Bay leaves, often referred to as bay laurel or sweet bay, are produced by the woody shrub Laurus nobilis, which is indigenous to the Mediterranean region. (Source) They’re known for their subtle aroma and flavor, which comes from their essential oils. They become more flavorful as they age, and that flavor is extracted with steam and heat. (Source)
The leaves have a harsh taste when eaten raw, but they give a meal a rich, herbal, woodsy flavor and scent when they are added to a slow-cooking cuisine, such as soup or stew. The leaves of the evergreen English or cherry laurel plant resemble those of the bay laurel. The two plants are significantly unlike, and the latter could be poisonous if consumed. (Source)
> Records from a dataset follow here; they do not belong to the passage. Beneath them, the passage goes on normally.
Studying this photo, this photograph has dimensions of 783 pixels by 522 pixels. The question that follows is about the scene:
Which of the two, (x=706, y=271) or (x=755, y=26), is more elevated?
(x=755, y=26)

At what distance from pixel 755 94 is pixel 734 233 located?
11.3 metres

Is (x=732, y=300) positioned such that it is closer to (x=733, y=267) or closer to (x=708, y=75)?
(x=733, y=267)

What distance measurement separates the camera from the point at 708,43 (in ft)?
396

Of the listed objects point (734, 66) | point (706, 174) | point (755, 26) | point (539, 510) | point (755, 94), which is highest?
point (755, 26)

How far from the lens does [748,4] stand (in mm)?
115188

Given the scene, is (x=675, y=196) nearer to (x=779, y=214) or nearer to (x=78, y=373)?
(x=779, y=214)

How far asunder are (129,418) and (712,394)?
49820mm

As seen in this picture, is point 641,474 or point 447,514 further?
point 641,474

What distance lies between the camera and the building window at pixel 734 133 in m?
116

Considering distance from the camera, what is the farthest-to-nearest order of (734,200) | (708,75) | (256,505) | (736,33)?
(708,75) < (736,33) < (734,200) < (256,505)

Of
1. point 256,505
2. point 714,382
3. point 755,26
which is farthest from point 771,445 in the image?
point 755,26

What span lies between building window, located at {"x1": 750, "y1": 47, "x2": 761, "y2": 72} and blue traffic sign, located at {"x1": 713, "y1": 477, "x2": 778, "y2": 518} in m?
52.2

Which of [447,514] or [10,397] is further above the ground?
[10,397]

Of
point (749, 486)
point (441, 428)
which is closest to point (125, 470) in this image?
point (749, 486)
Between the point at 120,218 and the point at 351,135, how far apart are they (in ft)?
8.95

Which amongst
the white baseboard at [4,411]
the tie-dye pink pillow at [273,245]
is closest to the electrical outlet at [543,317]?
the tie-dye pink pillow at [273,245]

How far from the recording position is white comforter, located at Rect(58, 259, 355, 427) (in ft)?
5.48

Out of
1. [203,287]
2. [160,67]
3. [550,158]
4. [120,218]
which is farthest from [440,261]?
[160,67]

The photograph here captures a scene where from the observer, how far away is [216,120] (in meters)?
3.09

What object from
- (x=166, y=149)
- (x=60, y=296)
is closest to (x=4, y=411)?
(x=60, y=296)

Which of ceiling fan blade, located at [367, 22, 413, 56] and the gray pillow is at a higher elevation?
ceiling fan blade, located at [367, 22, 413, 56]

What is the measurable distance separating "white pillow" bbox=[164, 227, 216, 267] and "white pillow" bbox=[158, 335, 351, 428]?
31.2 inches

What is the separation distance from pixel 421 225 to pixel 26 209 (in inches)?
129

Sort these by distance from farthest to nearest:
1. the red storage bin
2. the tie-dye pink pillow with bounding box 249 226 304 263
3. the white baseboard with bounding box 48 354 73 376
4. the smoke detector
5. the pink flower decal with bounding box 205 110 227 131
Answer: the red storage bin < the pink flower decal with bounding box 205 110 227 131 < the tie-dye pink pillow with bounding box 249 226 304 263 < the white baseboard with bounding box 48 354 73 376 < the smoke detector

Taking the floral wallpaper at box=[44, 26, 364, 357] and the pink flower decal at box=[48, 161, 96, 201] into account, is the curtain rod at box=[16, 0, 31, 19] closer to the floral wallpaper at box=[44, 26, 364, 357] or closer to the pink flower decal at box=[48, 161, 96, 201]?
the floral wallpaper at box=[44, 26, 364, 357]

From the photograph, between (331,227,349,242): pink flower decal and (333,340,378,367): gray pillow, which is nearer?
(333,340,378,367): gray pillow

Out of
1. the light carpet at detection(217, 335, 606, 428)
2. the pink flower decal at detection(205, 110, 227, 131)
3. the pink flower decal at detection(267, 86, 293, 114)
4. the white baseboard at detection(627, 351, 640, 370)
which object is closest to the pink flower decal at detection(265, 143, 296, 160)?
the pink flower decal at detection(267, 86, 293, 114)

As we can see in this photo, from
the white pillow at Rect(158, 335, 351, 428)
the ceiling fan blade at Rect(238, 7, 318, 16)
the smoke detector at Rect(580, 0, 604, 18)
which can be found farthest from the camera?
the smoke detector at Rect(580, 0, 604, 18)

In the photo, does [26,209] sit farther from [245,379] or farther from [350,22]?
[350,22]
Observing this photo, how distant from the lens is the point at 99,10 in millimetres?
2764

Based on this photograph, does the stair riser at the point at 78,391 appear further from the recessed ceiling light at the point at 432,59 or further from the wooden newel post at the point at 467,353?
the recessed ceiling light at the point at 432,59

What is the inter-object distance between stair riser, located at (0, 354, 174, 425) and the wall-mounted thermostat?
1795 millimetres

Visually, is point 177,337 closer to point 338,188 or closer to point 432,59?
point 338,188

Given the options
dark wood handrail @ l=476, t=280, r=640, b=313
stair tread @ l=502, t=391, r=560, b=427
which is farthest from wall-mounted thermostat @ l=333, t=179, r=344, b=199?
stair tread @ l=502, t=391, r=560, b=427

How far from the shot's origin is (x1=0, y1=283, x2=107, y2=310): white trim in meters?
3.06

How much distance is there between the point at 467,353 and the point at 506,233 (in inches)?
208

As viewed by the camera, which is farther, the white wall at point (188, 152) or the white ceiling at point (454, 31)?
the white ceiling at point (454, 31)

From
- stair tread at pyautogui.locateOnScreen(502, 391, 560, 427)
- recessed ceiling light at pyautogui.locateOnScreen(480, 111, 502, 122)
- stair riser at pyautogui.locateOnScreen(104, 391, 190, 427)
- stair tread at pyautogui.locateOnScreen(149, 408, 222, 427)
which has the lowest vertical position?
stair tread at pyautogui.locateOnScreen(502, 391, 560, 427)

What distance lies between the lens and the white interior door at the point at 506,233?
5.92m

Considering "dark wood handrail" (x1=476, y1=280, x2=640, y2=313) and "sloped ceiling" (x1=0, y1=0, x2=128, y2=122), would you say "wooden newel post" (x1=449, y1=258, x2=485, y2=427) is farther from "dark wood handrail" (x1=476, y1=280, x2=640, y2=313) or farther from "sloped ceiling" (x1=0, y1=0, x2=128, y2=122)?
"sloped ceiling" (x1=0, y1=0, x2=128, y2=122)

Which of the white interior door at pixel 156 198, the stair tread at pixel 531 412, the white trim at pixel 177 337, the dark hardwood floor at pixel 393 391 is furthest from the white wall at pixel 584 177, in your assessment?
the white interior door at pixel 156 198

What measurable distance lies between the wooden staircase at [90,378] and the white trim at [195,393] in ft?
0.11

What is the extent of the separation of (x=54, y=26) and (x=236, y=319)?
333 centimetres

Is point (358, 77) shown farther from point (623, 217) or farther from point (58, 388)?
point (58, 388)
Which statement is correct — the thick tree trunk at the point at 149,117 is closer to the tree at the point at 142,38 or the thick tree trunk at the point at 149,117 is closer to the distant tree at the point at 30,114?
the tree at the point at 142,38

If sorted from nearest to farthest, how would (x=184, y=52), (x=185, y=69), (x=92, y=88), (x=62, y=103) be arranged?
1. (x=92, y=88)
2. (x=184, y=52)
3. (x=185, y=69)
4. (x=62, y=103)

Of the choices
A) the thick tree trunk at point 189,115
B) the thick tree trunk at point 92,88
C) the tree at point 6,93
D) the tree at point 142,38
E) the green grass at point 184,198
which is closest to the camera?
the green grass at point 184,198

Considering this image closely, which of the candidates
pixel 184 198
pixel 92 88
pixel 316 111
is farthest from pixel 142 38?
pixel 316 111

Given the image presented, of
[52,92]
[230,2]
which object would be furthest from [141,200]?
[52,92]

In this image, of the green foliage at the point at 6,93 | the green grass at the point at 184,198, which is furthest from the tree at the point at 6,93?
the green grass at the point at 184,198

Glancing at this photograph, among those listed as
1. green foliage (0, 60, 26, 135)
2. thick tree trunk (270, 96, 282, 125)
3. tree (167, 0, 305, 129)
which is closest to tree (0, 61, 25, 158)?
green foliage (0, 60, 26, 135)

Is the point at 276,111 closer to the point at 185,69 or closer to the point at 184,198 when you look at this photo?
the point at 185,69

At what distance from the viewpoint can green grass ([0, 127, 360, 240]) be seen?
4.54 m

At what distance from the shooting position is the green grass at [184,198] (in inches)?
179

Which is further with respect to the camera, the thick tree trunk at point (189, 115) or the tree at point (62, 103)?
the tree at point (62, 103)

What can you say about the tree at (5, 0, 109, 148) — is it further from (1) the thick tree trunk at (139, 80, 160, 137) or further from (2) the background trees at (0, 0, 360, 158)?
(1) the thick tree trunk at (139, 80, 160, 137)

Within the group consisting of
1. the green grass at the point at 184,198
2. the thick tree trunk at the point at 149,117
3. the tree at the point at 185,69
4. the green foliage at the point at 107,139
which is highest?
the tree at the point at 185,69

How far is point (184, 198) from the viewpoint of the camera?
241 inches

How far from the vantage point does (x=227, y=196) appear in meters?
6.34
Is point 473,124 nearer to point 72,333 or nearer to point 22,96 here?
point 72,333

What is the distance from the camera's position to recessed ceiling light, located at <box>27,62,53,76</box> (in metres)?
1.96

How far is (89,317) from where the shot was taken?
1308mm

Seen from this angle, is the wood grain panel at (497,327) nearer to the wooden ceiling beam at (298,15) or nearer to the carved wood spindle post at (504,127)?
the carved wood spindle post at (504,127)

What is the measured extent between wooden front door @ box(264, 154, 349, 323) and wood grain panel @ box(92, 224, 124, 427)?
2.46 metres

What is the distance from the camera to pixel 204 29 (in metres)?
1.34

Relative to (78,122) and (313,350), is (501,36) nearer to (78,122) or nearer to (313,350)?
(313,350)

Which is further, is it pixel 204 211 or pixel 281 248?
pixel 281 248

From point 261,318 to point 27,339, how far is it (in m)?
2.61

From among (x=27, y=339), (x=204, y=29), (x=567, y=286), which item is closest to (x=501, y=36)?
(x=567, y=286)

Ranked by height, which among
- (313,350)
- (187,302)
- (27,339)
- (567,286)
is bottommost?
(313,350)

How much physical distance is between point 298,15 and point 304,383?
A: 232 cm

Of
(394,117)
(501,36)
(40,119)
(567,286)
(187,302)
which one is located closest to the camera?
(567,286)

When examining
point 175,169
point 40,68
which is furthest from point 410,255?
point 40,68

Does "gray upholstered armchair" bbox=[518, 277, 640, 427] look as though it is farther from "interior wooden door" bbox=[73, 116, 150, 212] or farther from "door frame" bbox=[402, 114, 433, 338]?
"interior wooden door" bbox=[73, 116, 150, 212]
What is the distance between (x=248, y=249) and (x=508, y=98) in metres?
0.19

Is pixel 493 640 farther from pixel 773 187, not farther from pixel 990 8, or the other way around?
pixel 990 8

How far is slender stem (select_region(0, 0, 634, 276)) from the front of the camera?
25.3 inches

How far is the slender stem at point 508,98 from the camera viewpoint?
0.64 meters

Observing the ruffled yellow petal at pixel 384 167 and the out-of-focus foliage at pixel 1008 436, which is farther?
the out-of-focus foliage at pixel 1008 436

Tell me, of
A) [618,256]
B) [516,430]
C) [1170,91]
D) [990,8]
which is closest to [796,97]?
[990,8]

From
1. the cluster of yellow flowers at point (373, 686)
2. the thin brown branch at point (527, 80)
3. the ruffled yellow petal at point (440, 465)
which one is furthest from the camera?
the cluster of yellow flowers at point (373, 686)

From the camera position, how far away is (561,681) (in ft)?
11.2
The oval, 3-inch (7.6-cm) long culinary bay leaves are used in cooking. They feature smooth but wavy borders and extensive veining. When bay leaves are dried, their glossy, dark green color changes to a more olive hue. Yes, there are many health benefits of bay leaves –
1. Bay Leaf Can Control Diabetes
A 2008 study found that taking daily capsules with 1-3 grams of the bay leaf can assist diabetics to regulate their blood sugar and cholesterol levels. This is most likely because bay leaves have polyphenols, which are potent antioxidants. These encouraging findings suggest that bay leaf may help control and perhaps prevent diabetes and other cardiovascular problems. (Source)
2. Bay Leaf Can Help From Wounds
The capacity of bay leaf to lessen inflammation around wounds has been researched. Researchers discovered that bay leaf could speed up wound healing in earlier tests on rats. (Source)
3. Health Benefits of Bay Leaves: May Prevent Kidney Stones
A 2014 study looked into the possibility of kidney stone prevention with bay leaf extract.
The bay leaf was found in the study to have the same anti-urease effects as eight other conventional therapeutic herbs. When out of equilibrium, the enzyme urease can cause a number of gastrointestinal diseases, including kidney stones. However, the study’s researchers recommended that additional studies be conducted to determine how these herbs work. (Source)
4. Bay Leaf Can Help in Cancer Treatment
According to certain research, bay leaves may aid in slowing the development of colorectal and breast cancer cells. (Source) These results, nevertheless, are preliminary, and some of the studies are out of date. Additional investigations involving humans must be done in order to support this notion. (Source)
5. Bay Leaves Possible Effect On Memory
In a 2021 investigation, rats were exposed to bay leaf for five minutes once a day for 22 days in a smoke chamber device. They discovered that it enhanced cognitive impairments and helped with memory formation. Despite the fact that human studies are not always transferable to animals, animal research can nevertheless provide useful information. (Source)
Nutrition And Nutritional Values Of Bay Leaves
According to the National Nutrient Database of the United States Department of Agriculture, one tablespoon (tbsp) of Bay leaves has the following nutrients (USDA). (Source)
- Energy 1310 kj
- Protein 7.61g
- Fat 8.36g
- Cholesterol 0mg
- Carbohydrates 74.97g
- Fibre 26.3g
- Sodium 23mg
- Potassium 529mg
Side Effects Of Bay Leaves
For the majority of people, bay leaf and bay leaf oil in dietary levels are probably harmless. The complete, intact leaf should not be consumed. Because the leaf cannot be digested, it stays whole as it moves through the digestive tract. This implies that it has the potential to obstruct the neck or puncture the intestines.
Bay leaf could slow the central nervous system down (CNS). When taken with anesthesia and other drugs used before and after surgery, there is a worry that it may slow down the CNS too much. At least two weeks before the scheduled surgery, all medication utilizing bay leaves should be stopped.